His tone is playful rather than biting, and he says most of his subjects, including legislators he’s poked fun at over the years, have asked for the cartoons.
When he initially pitched his Palin collection idea in front of the Juneau Arts and Humanities Council, they were encouraging even though the idea wasn’t fully formed.
“I didn’t even have a clear idea of what I wanted, I just knew I wanted to enhance and develop my collection of Sarah Palin work as it relates to Juneau specifically. I didn’t know if that was an exhibit or a book or a pamphlet or a movie,” Newman said.
The arts council gave him an individual artist grant and a deadline, which Newman says was critical to the project.
“Without a deadline I could never have dragged myself through it,” said Newman, who is also a father, husband, and full-time state worker with many community commitments.
Newman, who has contributed cartoons to the editorial page of the Juneau Empire for more than 10 years, doesn’t always focus on politics in his drawings — he covers a wide range of topics of community interest, like the weather and personal tributes.
“One thing I can say about my work is that it’s erratic,” he said. “I don’t claim to be a great artist, I’m not trained as an artist, I’m trained as a journalist.
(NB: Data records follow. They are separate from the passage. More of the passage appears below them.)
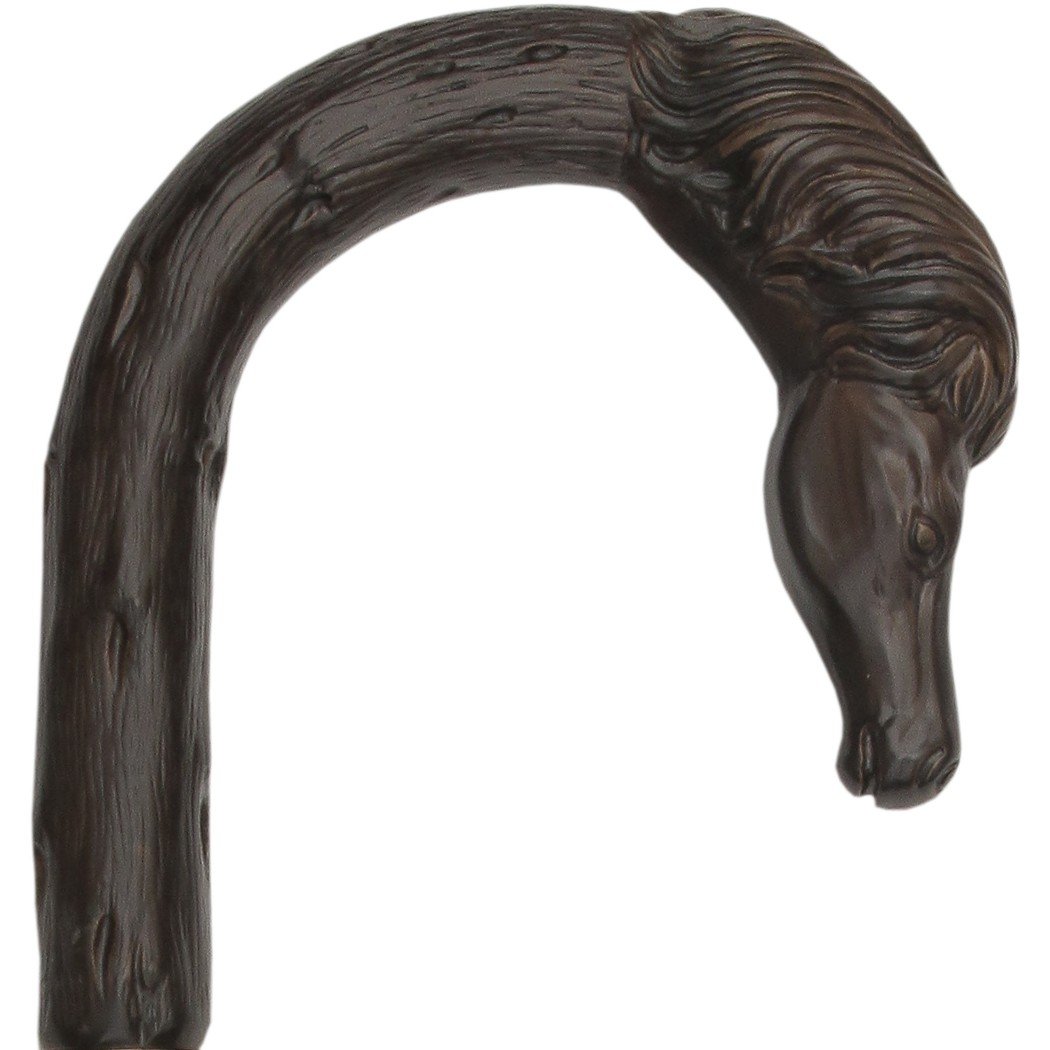 Brown Horse Tourist Handle Cane - Italian Handle w/Custom Shaft and Collar Free Shipping Online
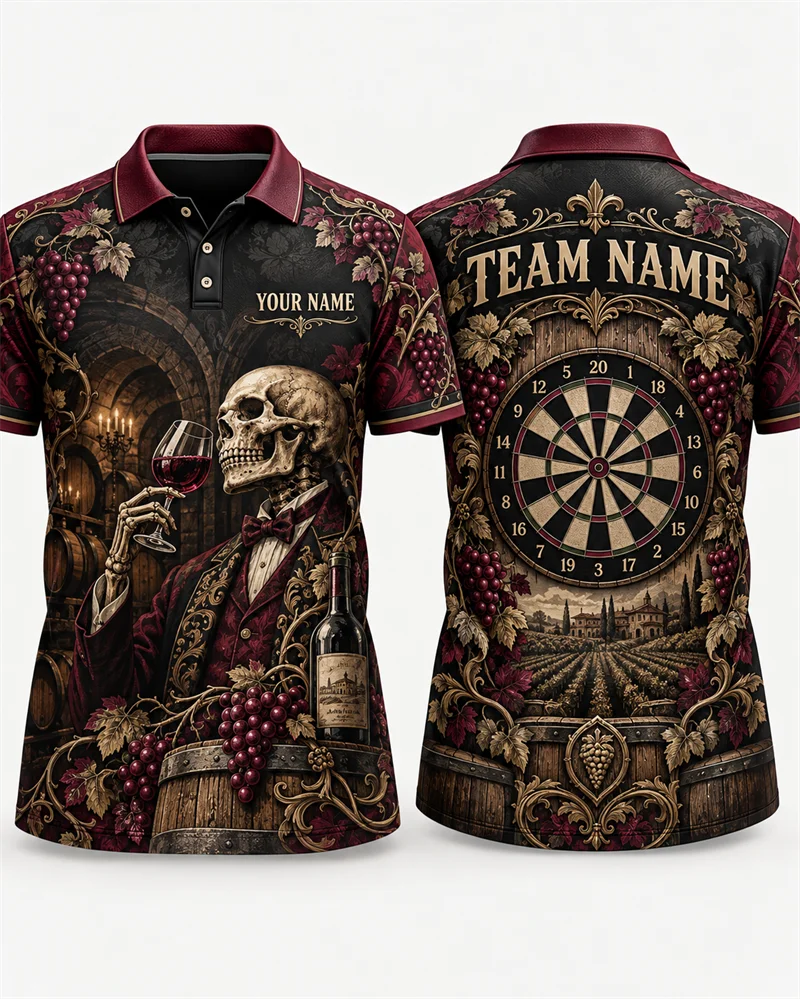 Kaos Polo Dart dengan Nama Ses - Team Sports ulasan dan harga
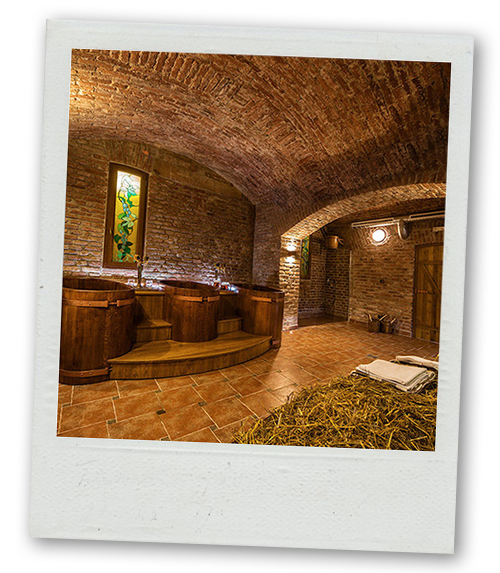 A Polaroid of a beer spa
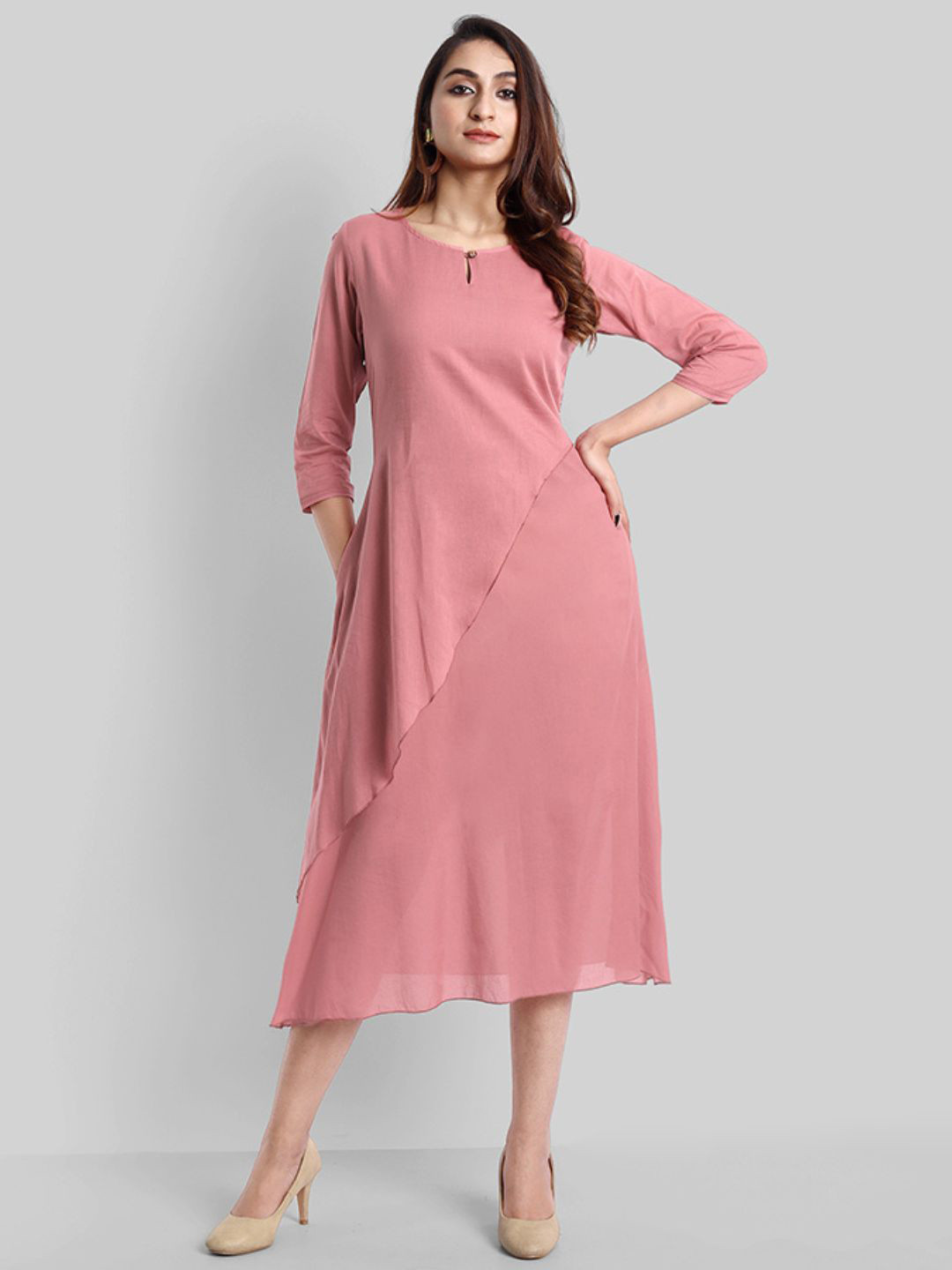 Mera Rang A-Line Midi Dress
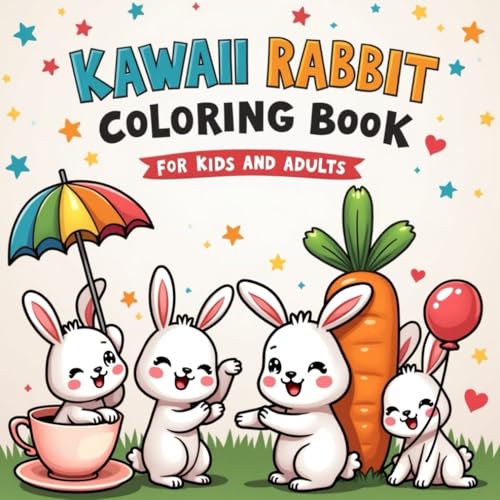 Kawaii Rabbit Coloring Book For Kids & Adults: A Fun and Relaxing Journey into the World of Cute Bunnies for Stress Relief and Creativity: Adorable ... Perfect for Relaxation, Mindfulness, and Fun! Kawaii Rabbit Coloring Book For Kids & Adults: A Fun and Relaxing Journey into the World of Cute Bunnies for Stress Relief and Creativity: Adorable ... Perfect for Relaxation, Mindfulness, and Fun! von Independently published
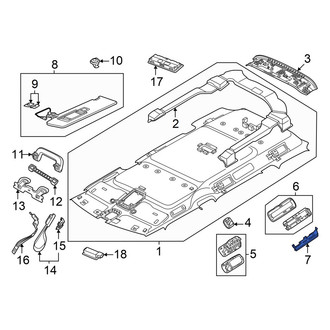 Volkswagen OE - Left Roof Bezel Bracket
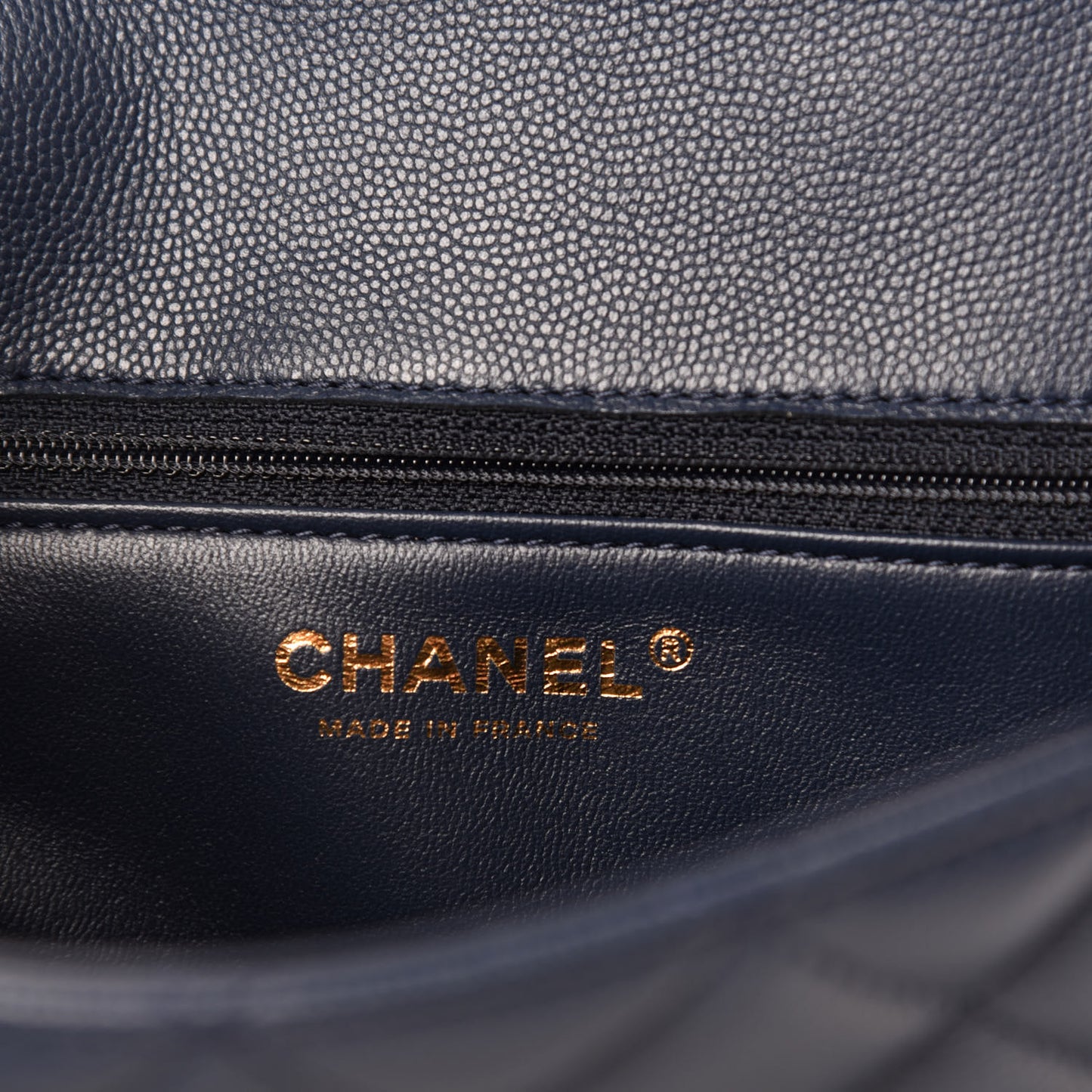 Caviar Quilted Medium Sweet Classic Flap Navy Blue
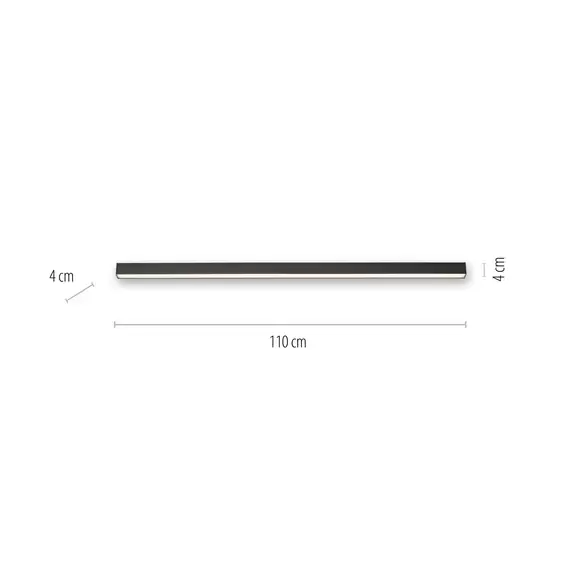 Lampenwelt PURE Lines LED-Deckenleuchte lang anthrazit Blitzangebot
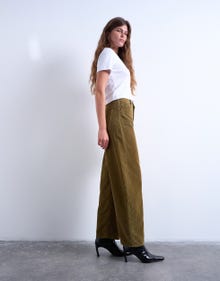TOPSHOP Široka noga stane Traperice -Light Brown Denim - 31000308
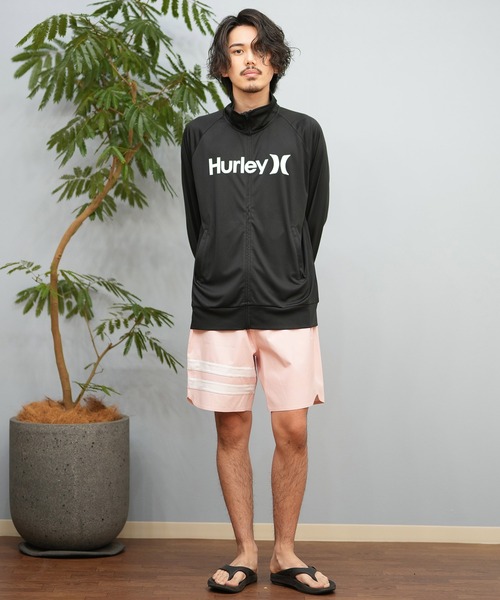 Hurley (ハーレー)の「Hurley/ハーレー 長袖ジップ UVケアラッシュガード MSRG251012(ラッシュガード・メンズ・チャコールグレー/ブラック/ホワイト・L/M/S)」の13枚目の写真
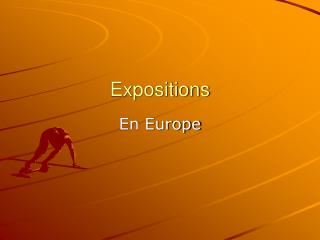 Expositions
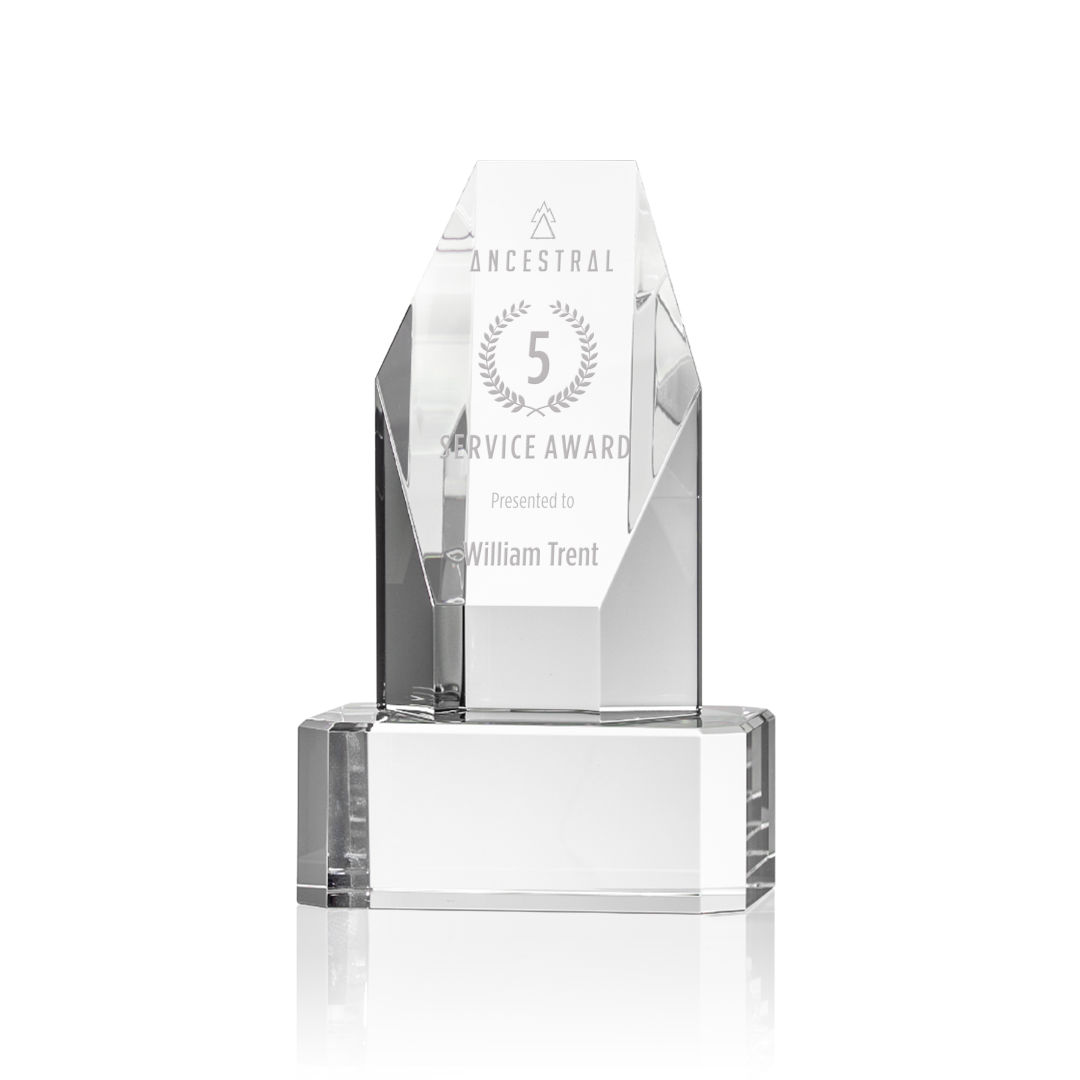 Ashford Award on Clear Base 8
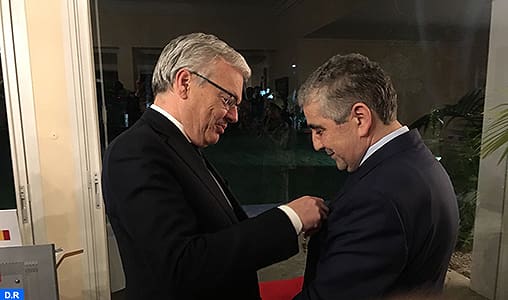 Rabat : Driss El Yazami reçoit la Décoration civile d’Officier de l’Ordre de Léopold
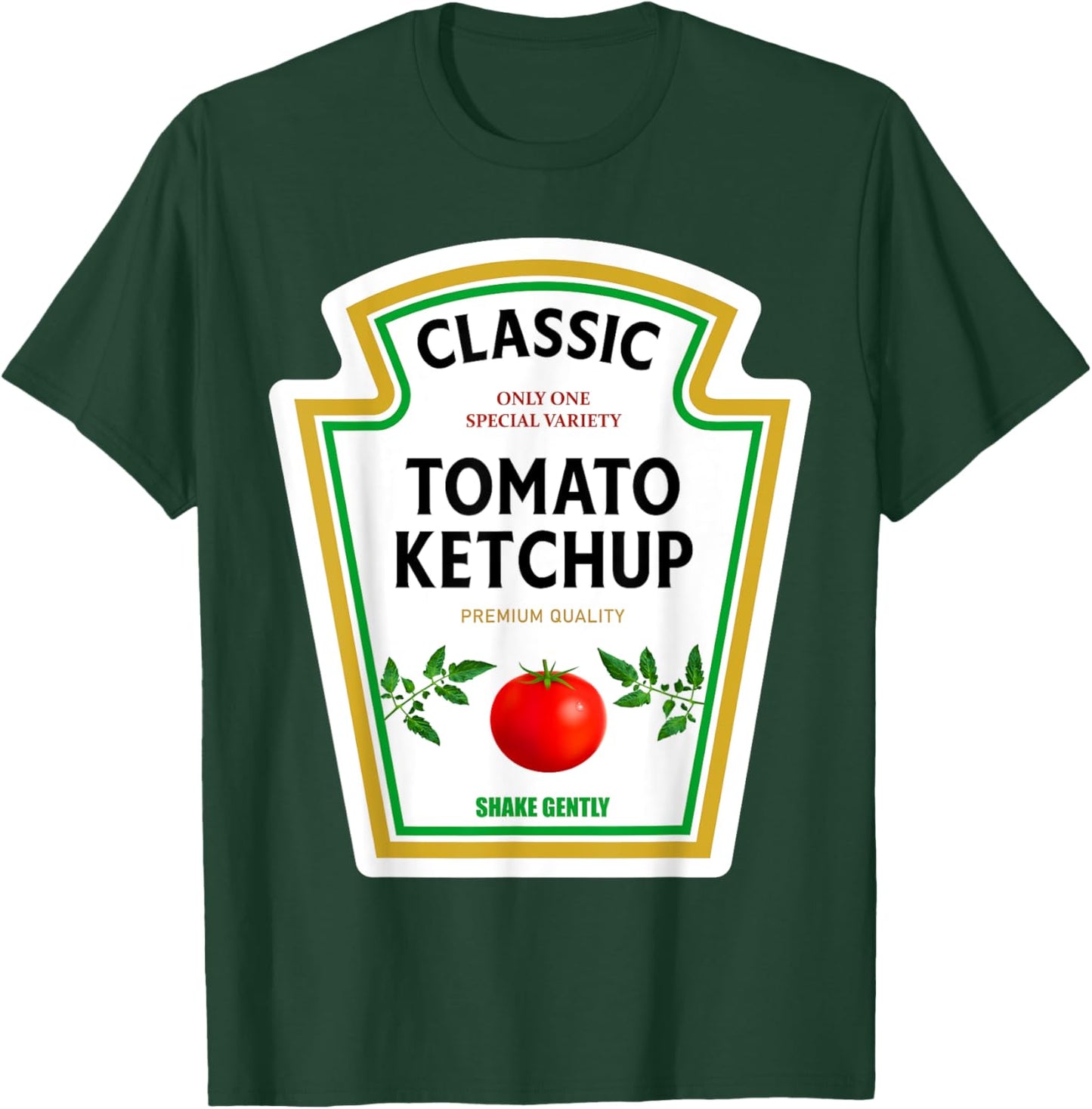 Ketchup Halloween 2024 Costume Matching Mustard Condiments T-Shirt - T-Shirt | Forest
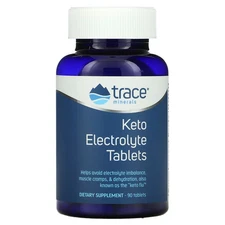2 X Trace Minerals Research, Keto Electrolyte Tablets, 90 Tablets
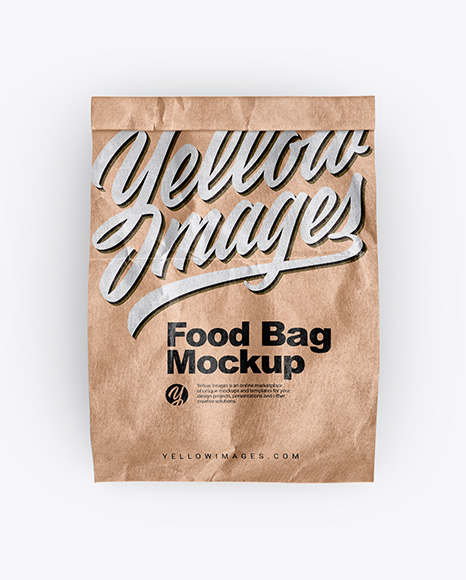 Kraft Paper Food Bag Mockup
I think my strength lies in my ideas.”
His family gives him the space to create when he needs to.
“When it’s cartoon night I plant myself in the middle of the kitchen where all the action is and draw,” Newman said. He is comfortable with chaos, having grown up with nine brothers and sisters Pittsburgh, Penn.
“When I was a toddler my mom set up a chalkboard in the kitchen so she could keep an eye on me, and I remember she would step around me as she worked in the kitchen as I sat there and drew.”
Newman drew lots of cartoons for friends over the years but it wasn’t until he moved to Anchorage in 1993 and noticed a call for cartoon submissions at the Anchorage Daily News that he became published. After moving to Juneau, he went on to draw for The Paper, begun by former Empire editor Larry Persily, and the Capital City Weekly before becoming a regular contributor to the Empire in 2000.
Newman’s book will be available at the Alaska Juneau Public Market, running Friday through Sunday at Centennial Hall. He hopes it will inspire conversations.
“There’s something about the combination of the right brain and the left brain — there’s the artwork but there’s also an intellectual stimulation that tweaks people in a way.”